Are you seeing major data discrepancies in your Google Analytics account? The issue may be due to Google’s use of data sampling. Data sampling is used to reduce load times and increase overall usability. However, this speed sometimes comes at the expense of precision and accuracy, creating difficulties when it comes to making real business decisions based on your analytics data.
Learn more about data sampling and how you can find non-sampled data sets in Google Analytics.
Why Data Sampling Happens
Data sampling only occurs on the reporting end. All data is still collected accurately, but Google occasionally chooses to sample in order to display reports in a more timely fashion. Typically this occurs when there is too much base data for Google to process quickly.
The biggest driver of whether or not Google uses sampling is the date range. If you look at a full year of data, especially if looking it at by day (rather than by week or by month), there is simply too much root data. Google will automatically turn on sampling.
You’ll know data is being sampled when you see the yellow notification in the top right corner of your report.
Why Data Sampling Causes Discrepancies
Once Google determines that it needs to sample data, it will pull a sample dataset from your site’s base data. Each time a report is requested Google pulls a sample data set, which can differ slightly each time it’s pulled. Google always tries to make it a representative sample, pulling consistent, normal data about visits, bounce rate, time on site, etc., to reduce the impact that sampling has on accuracy and create as little error in the data as possible.
Sometimes, however, the system can’t pull a consistent sample. This could be due to high variation in a particular metric during the date range in question. Or it could be due to an overall low volume of whatever metric is in question in proportion to visits. For example, if your site has an extremely low transaction count compared to total visits, Google can’t confidently provide a sampling. In this example, some of the sampled data may be accurate, such as engagement metrics or visit counts, but revenue can be drastically different.
How to Get Accurate Data
To avoid data sampling, you can try one of three things in Google Analytics: 1. Use a different report; 2. Shorten the date range; or 3. Control the sampling level.
Using a Different Report
Oftentimes, analysts will start at the top, viewing the All Traffic - Channels report. This is a great report for comparisons between the major pre-defined channels. However, once you begin to drill down to campaign level metrics, it becomes less and less useful. This is when sampling kicks in because the report is requesting and filtering a massive amount of data.
Instead of starting with All Traffic, get a little closer to the end goal by view Source / Medium reports. Then use campaign as the primary metric or add it as a secondary metric. Sampling should not be turned on when you view reports in this way.
Sampling is also very common when requesting ad-hoc changes to a standardized report. Building a custom reports can solve this problem by isolating standard sets of data, which can be viewed on a consistent basis.
Shortening the Date Range
This solution doesn’t need a whole lot of explanation. If you’re viewing a full year’s worth of data, simply change the date range to a shorter time period.

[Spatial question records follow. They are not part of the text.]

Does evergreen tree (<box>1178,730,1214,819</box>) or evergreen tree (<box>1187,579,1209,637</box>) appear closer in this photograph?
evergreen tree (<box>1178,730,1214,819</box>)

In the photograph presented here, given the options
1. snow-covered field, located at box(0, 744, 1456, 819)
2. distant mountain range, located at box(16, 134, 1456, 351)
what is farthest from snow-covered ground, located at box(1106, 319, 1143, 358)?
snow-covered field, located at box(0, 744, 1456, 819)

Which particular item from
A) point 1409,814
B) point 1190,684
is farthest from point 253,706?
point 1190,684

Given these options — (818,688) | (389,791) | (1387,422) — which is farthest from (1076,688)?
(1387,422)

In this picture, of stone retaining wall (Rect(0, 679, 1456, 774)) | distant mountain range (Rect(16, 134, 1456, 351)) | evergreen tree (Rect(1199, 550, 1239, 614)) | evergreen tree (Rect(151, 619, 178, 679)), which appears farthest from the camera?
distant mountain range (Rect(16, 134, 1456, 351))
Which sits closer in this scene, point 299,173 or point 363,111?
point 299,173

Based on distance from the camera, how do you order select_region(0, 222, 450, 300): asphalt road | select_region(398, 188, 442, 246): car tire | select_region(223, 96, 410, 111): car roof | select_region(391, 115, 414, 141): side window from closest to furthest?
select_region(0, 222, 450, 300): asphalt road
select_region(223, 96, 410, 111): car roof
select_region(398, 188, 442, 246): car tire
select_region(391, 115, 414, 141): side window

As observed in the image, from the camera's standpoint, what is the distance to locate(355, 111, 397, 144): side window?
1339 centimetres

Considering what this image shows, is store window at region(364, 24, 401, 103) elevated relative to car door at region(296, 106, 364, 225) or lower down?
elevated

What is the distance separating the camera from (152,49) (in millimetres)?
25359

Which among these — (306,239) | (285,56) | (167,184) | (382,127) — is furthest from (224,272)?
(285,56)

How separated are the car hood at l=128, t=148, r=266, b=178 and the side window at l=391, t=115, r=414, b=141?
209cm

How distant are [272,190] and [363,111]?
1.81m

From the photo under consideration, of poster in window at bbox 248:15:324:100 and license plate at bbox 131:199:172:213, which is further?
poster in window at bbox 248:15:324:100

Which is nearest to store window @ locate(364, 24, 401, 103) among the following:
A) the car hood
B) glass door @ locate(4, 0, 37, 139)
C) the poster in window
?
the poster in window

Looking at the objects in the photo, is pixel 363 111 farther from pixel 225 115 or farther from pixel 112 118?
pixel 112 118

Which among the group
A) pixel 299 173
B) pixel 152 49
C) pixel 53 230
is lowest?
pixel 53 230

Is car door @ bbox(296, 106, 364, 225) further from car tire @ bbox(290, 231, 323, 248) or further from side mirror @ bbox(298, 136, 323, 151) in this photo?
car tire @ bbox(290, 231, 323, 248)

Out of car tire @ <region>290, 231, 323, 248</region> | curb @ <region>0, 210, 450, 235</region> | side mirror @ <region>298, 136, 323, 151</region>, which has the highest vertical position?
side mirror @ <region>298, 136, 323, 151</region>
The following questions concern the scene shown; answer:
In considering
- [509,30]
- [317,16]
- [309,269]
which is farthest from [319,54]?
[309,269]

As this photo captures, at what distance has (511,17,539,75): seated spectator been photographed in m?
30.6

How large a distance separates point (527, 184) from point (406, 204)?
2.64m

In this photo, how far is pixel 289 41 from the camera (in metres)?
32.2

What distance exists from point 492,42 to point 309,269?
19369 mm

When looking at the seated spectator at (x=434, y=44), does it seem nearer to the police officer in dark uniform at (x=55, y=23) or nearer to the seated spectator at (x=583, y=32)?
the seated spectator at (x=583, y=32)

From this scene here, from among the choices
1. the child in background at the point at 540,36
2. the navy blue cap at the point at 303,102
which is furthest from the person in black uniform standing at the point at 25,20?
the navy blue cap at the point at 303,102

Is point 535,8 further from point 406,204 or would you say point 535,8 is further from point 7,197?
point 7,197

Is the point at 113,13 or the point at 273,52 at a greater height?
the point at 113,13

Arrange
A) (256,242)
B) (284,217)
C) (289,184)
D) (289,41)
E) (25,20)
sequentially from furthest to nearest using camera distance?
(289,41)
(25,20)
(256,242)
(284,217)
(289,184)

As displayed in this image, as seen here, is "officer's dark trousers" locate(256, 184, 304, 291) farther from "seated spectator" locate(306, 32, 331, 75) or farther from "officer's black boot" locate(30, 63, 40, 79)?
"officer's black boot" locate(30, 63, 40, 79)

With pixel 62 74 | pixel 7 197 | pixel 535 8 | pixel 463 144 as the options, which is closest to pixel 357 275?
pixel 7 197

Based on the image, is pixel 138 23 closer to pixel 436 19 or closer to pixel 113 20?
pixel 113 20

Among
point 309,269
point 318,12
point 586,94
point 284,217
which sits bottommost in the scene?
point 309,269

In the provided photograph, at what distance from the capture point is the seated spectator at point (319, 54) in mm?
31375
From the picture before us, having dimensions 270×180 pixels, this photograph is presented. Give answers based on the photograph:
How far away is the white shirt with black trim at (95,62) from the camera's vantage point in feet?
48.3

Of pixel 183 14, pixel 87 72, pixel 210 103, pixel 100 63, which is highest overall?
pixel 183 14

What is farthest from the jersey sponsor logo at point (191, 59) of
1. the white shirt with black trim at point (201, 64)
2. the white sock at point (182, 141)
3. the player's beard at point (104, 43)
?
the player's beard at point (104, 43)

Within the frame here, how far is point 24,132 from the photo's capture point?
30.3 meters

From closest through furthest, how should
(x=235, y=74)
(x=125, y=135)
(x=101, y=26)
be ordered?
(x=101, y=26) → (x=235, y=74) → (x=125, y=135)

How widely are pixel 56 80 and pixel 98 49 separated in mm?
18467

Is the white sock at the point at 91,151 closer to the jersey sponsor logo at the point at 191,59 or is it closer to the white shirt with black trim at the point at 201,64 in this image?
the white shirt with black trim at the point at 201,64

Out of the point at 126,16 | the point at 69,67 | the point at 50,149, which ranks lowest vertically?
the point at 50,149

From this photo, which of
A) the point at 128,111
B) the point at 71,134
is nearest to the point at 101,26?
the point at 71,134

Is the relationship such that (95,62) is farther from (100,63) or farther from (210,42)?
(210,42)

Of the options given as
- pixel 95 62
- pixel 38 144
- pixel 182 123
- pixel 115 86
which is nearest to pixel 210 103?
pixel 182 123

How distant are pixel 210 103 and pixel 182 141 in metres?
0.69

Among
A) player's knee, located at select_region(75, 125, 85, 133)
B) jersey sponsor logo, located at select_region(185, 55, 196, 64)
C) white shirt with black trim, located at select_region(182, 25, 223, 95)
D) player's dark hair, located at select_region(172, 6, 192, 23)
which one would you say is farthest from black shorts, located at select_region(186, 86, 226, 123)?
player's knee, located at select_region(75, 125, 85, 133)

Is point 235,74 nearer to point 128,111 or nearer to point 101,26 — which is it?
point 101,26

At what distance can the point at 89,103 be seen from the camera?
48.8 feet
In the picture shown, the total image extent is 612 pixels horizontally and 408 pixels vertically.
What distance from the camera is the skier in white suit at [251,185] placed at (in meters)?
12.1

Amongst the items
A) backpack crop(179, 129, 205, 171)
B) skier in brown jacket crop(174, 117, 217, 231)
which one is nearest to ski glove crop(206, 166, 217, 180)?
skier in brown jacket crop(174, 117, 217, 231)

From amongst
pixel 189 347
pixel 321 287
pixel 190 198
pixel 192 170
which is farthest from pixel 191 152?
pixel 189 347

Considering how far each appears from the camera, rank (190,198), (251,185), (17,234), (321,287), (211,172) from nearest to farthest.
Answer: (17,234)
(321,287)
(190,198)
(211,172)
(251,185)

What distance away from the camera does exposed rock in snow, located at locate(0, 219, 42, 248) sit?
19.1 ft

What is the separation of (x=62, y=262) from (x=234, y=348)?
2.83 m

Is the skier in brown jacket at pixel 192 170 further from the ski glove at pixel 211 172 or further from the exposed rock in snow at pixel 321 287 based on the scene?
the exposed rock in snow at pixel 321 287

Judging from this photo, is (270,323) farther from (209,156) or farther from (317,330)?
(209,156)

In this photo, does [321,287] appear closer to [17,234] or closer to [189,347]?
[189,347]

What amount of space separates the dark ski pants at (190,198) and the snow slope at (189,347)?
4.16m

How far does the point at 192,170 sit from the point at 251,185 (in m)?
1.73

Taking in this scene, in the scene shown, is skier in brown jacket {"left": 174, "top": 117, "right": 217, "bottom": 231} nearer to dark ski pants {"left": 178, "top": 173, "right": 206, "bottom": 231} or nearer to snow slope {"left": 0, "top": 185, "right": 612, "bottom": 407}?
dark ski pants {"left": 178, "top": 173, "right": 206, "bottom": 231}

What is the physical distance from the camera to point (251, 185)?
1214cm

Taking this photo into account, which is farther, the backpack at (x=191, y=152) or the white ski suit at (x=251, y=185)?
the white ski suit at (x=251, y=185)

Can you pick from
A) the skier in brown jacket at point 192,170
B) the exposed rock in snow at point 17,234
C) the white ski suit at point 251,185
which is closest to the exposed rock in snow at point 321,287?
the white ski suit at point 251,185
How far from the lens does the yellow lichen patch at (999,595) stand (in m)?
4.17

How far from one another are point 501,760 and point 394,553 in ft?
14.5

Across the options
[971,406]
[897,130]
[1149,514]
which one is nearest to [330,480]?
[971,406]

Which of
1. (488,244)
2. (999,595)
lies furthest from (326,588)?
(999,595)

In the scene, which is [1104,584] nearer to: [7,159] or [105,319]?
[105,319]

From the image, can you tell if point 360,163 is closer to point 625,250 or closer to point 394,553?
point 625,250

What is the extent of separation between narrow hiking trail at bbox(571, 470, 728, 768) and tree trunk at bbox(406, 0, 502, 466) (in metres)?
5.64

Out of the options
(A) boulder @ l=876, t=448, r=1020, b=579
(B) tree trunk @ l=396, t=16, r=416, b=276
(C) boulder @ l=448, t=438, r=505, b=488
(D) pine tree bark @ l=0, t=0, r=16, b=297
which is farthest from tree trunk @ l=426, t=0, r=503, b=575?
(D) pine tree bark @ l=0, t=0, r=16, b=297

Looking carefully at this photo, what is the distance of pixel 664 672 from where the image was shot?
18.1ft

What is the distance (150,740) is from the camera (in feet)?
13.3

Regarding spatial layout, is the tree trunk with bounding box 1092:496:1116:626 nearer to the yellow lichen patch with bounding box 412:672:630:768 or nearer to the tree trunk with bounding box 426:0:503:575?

Controlling the Sampling Level
You do have the option of increasing or decreasing the “level” of sampling that occurs. When you see the notification alerting you that sampling is engaged, click on the grid in the top left. This will open a dialogue option to increase or decrease the sample size. Use the slider to move towards faster processing (smaller sample size) or higher precision (larger sample size). The default sample size is 250,000 visits.
When you’re using Google Analytics data to make important business decisions, it’s important that that data is as accurate as possible. Ensure that your reports are using all data, not just a sample, to make certain that your decisions are backed by detailed and definitive numbers.